Find each line in the data below that contains the word "right", and copy those lines out.

Raw records:
+ + + + + + +

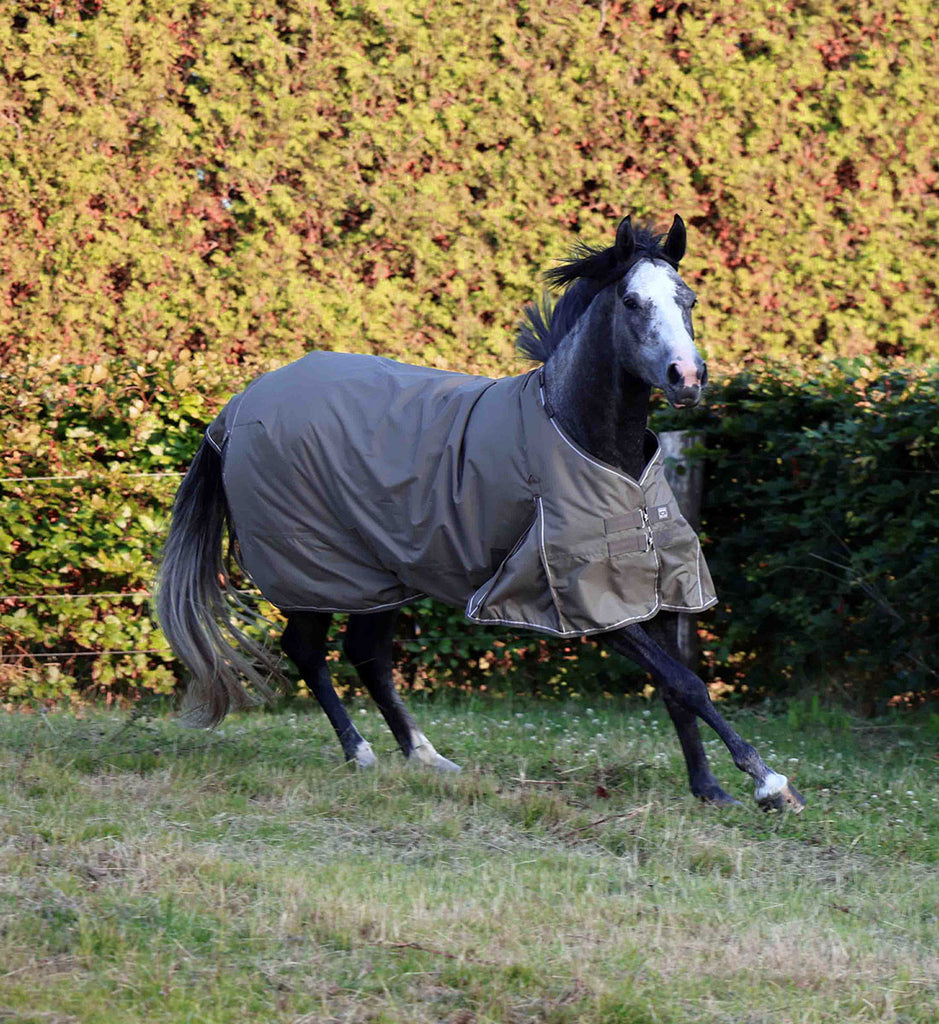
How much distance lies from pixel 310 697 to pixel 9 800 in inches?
111

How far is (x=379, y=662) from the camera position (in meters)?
5.44

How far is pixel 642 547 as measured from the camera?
436cm

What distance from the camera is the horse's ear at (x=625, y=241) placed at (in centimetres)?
434

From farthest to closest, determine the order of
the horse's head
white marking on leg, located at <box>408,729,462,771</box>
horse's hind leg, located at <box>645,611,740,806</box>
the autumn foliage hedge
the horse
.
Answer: the autumn foliage hedge, white marking on leg, located at <box>408,729,462,771</box>, horse's hind leg, located at <box>645,611,740,806</box>, the horse, the horse's head

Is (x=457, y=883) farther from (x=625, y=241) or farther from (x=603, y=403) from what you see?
(x=625, y=241)

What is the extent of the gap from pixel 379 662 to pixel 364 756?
0.44 meters

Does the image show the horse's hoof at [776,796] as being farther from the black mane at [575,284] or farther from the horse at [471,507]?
the black mane at [575,284]

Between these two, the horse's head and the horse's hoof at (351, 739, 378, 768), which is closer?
the horse's head

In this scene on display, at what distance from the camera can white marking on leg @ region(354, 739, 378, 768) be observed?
5.11 metres

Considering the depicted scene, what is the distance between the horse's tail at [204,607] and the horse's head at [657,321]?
193cm

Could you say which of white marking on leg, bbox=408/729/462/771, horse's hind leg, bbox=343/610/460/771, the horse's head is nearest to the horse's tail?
horse's hind leg, bbox=343/610/460/771

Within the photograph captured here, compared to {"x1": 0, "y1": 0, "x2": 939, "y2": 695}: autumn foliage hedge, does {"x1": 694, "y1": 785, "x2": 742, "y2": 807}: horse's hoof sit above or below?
below

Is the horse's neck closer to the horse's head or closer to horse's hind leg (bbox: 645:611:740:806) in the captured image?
the horse's head

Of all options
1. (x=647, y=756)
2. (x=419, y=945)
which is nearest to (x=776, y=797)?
(x=647, y=756)
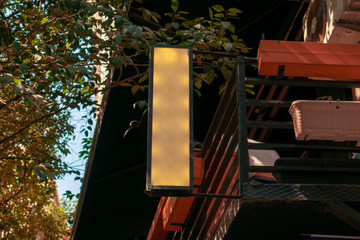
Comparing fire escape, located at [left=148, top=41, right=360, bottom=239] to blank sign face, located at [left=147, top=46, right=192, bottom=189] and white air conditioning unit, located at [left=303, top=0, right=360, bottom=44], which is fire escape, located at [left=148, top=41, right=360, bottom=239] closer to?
blank sign face, located at [left=147, top=46, right=192, bottom=189]

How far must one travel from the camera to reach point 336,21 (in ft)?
16.5

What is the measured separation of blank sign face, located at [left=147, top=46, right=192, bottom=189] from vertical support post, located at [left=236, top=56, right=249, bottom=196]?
33 cm

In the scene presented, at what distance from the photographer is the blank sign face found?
10.5ft

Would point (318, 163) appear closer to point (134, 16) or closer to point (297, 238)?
point (297, 238)

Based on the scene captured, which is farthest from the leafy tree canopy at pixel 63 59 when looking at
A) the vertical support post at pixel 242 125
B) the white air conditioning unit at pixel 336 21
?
the vertical support post at pixel 242 125

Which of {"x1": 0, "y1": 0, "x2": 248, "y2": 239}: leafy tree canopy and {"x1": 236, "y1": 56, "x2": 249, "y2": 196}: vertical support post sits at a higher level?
{"x1": 0, "y1": 0, "x2": 248, "y2": 239}: leafy tree canopy

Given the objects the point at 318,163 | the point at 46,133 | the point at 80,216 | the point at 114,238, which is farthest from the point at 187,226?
the point at 46,133

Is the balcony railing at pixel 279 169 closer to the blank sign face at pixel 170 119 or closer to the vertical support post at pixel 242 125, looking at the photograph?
the vertical support post at pixel 242 125

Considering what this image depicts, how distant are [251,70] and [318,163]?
4459mm

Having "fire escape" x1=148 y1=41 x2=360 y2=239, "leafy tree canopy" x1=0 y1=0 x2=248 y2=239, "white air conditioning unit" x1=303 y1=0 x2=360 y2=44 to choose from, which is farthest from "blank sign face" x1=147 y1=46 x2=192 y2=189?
"white air conditioning unit" x1=303 y1=0 x2=360 y2=44

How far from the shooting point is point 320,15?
557 cm

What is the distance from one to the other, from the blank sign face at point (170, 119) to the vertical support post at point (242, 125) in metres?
0.33

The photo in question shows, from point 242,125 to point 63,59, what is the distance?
9.81ft

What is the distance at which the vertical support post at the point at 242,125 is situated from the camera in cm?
333
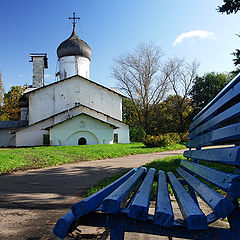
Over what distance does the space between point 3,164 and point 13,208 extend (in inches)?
197

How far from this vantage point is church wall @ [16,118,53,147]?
23.6m

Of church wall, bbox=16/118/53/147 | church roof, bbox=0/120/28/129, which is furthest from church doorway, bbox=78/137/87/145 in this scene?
church roof, bbox=0/120/28/129

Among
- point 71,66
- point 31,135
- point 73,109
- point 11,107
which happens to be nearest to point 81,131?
point 73,109

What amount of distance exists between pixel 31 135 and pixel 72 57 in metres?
Answer: 12.5

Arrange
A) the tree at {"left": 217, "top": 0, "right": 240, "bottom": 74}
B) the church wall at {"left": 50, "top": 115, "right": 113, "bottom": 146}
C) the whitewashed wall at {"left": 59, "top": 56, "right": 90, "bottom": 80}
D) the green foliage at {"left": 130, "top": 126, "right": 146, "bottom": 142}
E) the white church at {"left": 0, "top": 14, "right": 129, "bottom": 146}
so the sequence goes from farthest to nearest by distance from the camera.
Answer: the whitewashed wall at {"left": 59, "top": 56, "right": 90, "bottom": 80}, the green foliage at {"left": 130, "top": 126, "right": 146, "bottom": 142}, the white church at {"left": 0, "top": 14, "right": 129, "bottom": 146}, the church wall at {"left": 50, "top": 115, "right": 113, "bottom": 146}, the tree at {"left": 217, "top": 0, "right": 240, "bottom": 74}

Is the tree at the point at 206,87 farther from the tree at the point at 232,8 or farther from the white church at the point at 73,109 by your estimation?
the tree at the point at 232,8

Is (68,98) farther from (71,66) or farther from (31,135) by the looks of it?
(71,66)

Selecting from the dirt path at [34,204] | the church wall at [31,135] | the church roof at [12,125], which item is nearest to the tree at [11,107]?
the church roof at [12,125]

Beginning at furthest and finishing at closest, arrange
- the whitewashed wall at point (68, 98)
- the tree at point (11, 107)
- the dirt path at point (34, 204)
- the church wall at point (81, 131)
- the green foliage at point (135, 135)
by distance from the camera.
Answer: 1. the tree at point (11, 107)
2. the green foliage at point (135, 135)
3. the whitewashed wall at point (68, 98)
4. the church wall at point (81, 131)
5. the dirt path at point (34, 204)

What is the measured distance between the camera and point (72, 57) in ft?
101

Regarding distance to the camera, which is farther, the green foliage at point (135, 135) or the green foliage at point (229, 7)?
the green foliage at point (135, 135)

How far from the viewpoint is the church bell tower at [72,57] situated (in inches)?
1209

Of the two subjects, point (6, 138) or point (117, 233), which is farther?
point (6, 138)

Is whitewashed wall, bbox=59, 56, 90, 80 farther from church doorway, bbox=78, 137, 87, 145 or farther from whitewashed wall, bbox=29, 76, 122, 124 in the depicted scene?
church doorway, bbox=78, 137, 87, 145
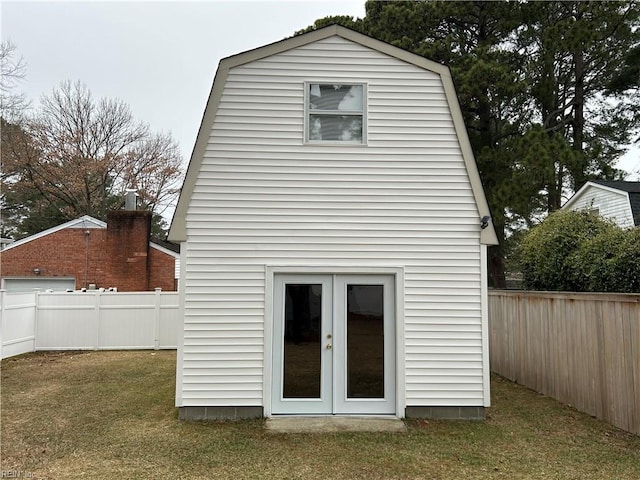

+ + + + + + +

RESULT OF THE TASK:
Comparing fire escape, located at [left=148, top=41, right=360, bottom=239] to blank sign face, located at [left=147, top=46, right=192, bottom=189] and white air conditioning unit, located at [left=303, top=0, right=360, bottom=44], which is fire escape, located at [left=148, top=41, right=360, bottom=239] closer to?
blank sign face, located at [left=147, top=46, right=192, bottom=189]
What is the measured separation of blank sign face, located at [left=147, top=46, right=192, bottom=189] from vertical support post, located at [left=236, top=56, right=249, bottom=196]?
A) the tree at {"left": 217, "top": 0, "right": 240, "bottom": 74}
B) the church wall at {"left": 50, "top": 115, "right": 113, "bottom": 146}
C) the whitewashed wall at {"left": 59, "top": 56, "right": 90, "bottom": 80}
D) the green foliage at {"left": 130, "top": 126, "right": 146, "bottom": 142}
E) the white church at {"left": 0, "top": 14, "right": 129, "bottom": 146}
Answer: the whitewashed wall at {"left": 59, "top": 56, "right": 90, "bottom": 80}, the green foliage at {"left": 130, "top": 126, "right": 146, "bottom": 142}, the white church at {"left": 0, "top": 14, "right": 129, "bottom": 146}, the church wall at {"left": 50, "top": 115, "right": 113, "bottom": 146}, the tree at {"left": 217, "top": 0, "right": 240, "bottom": 74}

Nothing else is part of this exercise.